-- DATA FOR PROCESSING follows --
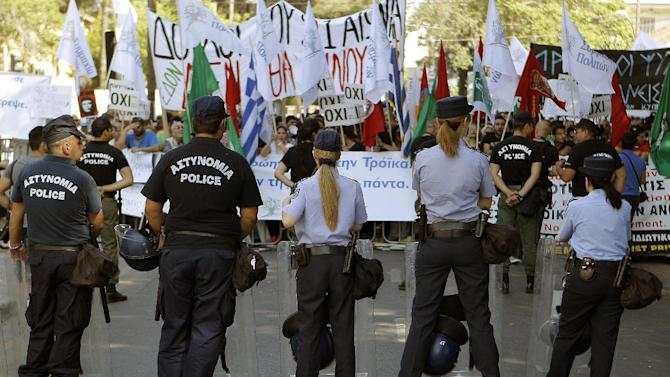 Police officers stand in front of the protesters  during an anti-bailout protest outside of the Cyprus' parliament in capital Nicosia, Tuesday, April 30, 2013. Cyprus' lawmakers are voting Tuesday on a multi-billion bailout agreement aimed at preventing the country from going bankrupt. The 56-seat parliament is expected to narrowly approve the 23 billion-euro ($30 billion) deal that the country struck with its euro partners and the International Monetary Fund last month. (AP Photo/Petros Karadjias)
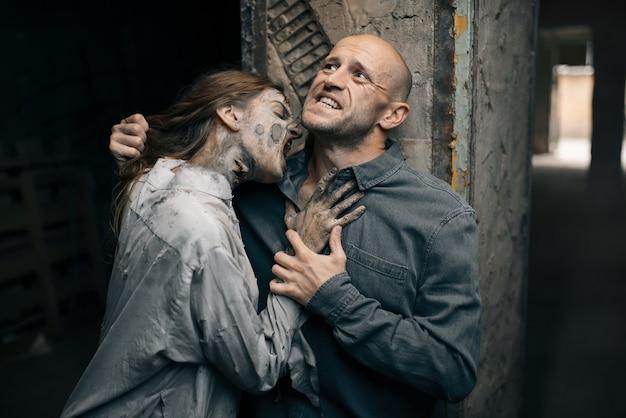 Weiblicher zombie beißt einen mann in den hals, todesfalle
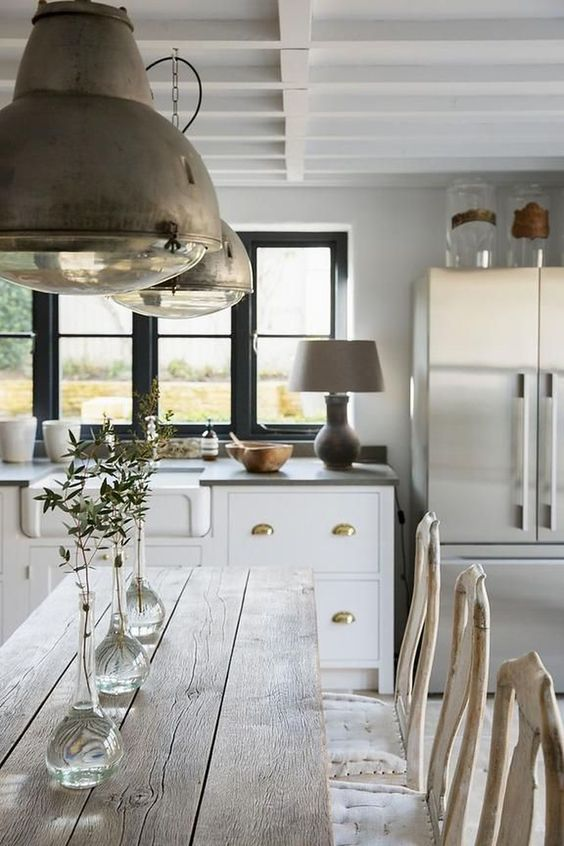 pale wooden table, white wooden chairs with white cushion, white wooden bottom cabinet, white wall, black framed windows, copper lamp, silver fridge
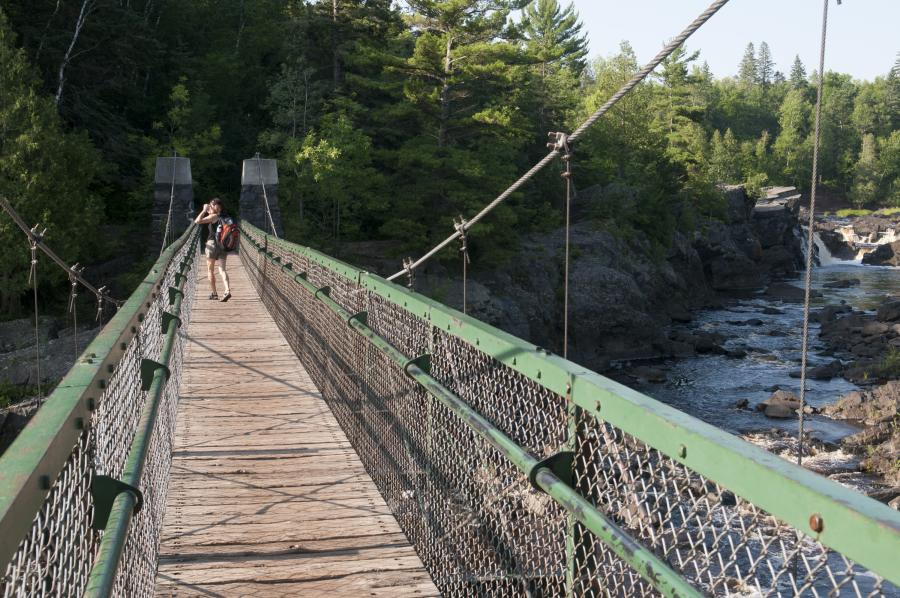 Hiker on the suspension bridge at Jay Cooke State Park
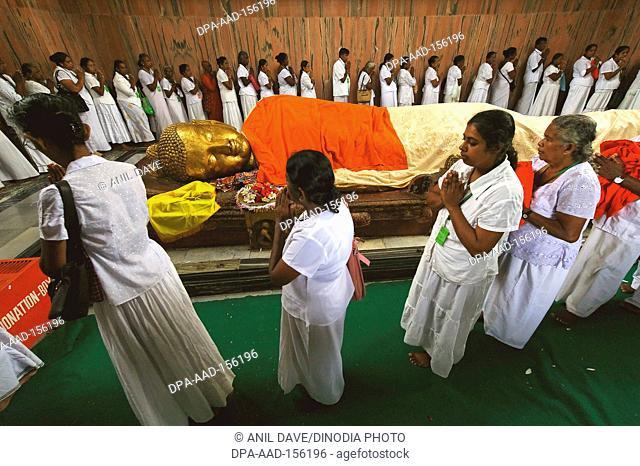 Devotees offering pray ; statue of Lord Buddha's nirwan Mahaparinirvan ; Buddhist site ; Kushinagar ; Uttar Pradesh ; India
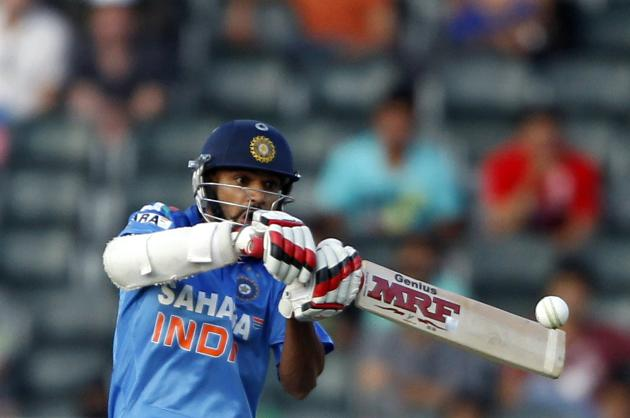 India's Shikhar Dhawan plays South Africa's Lonwabo Tsotsobe delivery during their first one-day international (ODI) in Johannesburg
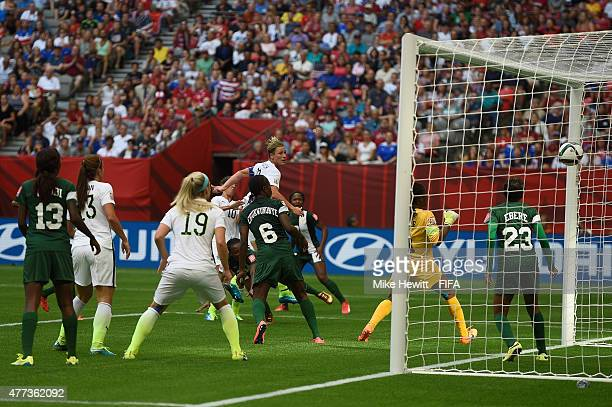Abby Wambach of USA scores her team's first goal during the FIFA Women's World Cup 2015 Group D match between Nigeria and USA at BC Place Stadium on...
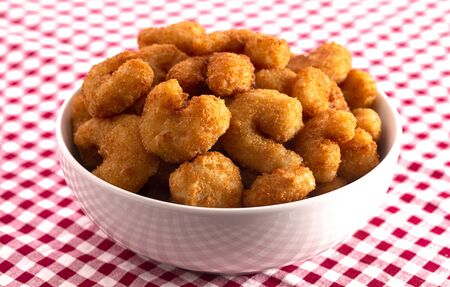 Bowl of Popcorn Shrimp on a Red Gingham Table Cloth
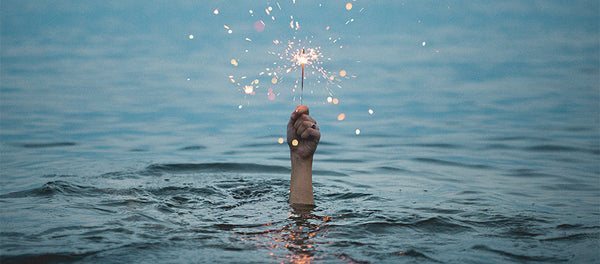 hand with body underwater, holding up a sparkler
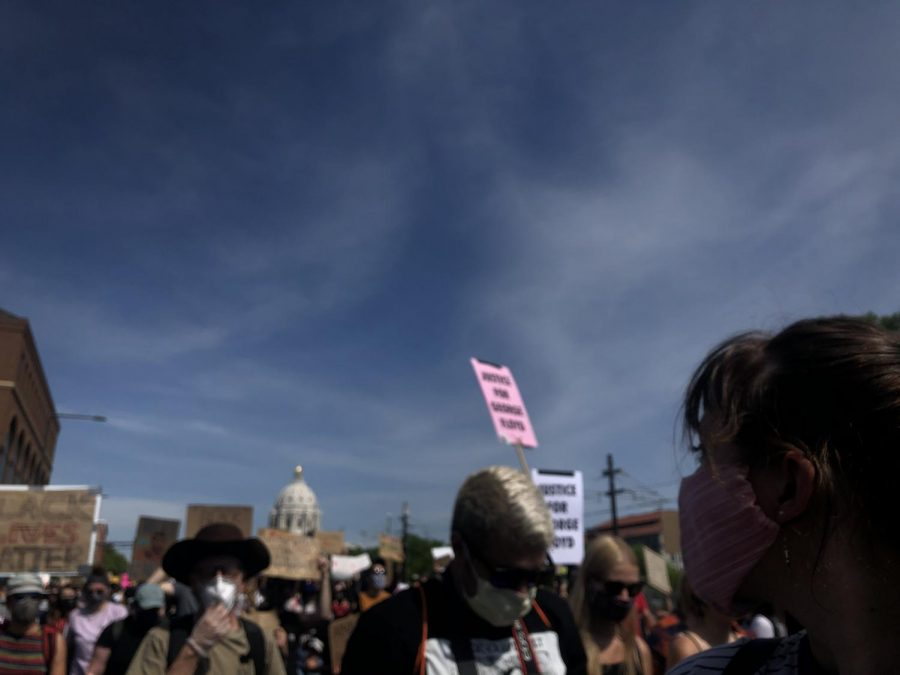 A crowd of protesters against a blue sky in front the Minnesota State Capitol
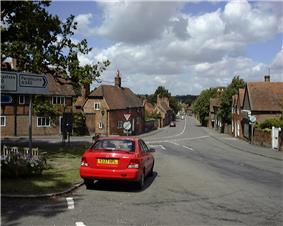 View of a village street lined with red brick buildings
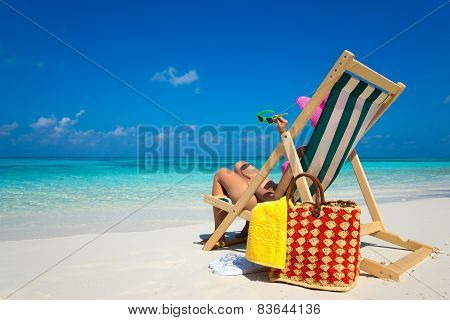 Young Girl Lying On A Beach Lounger With Sunglasses In Hand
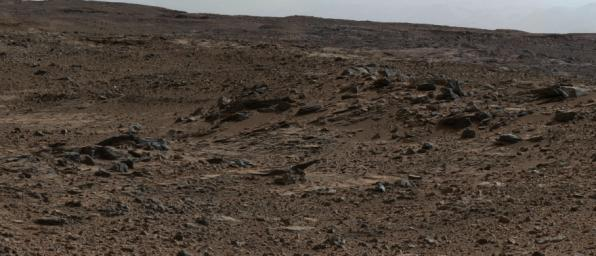 This image shows inclined beds characteristic of delta deposits where a stream entered a lake, but at a higher elevation and farther south than other delta deposits north of Mount Sharp.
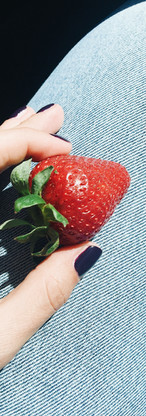 Holding a Strawberry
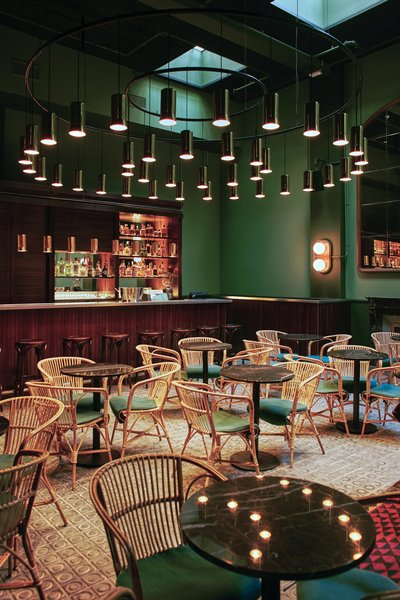 Hovering over the Libertine bar/restaurant in Casa Bonay is a massive lighting installation by Santa & Cole, Barcelona-based creators and editors who designed the industrial lighting throughout the space.
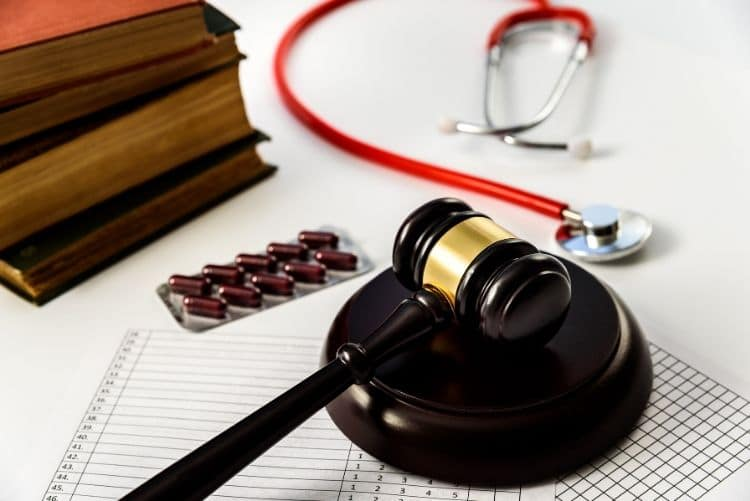 Gavel, law books, and a stethoscope on a desktop.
-- DATA FOR PROCESSING concluded --
◆ ACTIVITY
Every line from the line containing "Young Girl Lying" through the last line above is to be printed exactly. Pictures are not copied.

◆ FINISHED TASK
 Young Girl Lying On A Beach Lounger With Sunglasses In Hand
 This image shows inclined beds characteristic of delta deposits where a stream entered a lake, but at a higher elevation and farther south than other delta deposits north of Mount Sharp.
 Holding a Strawberry
 Hovering over the Libertine bar/restaurant in Casa Bonay is a massive lighting installation by Santa & Cole, Barcelona-based creators and editors who designed the industrial lighting throughout the space.
 Gavel, law books, and a stethoscope on a desktop.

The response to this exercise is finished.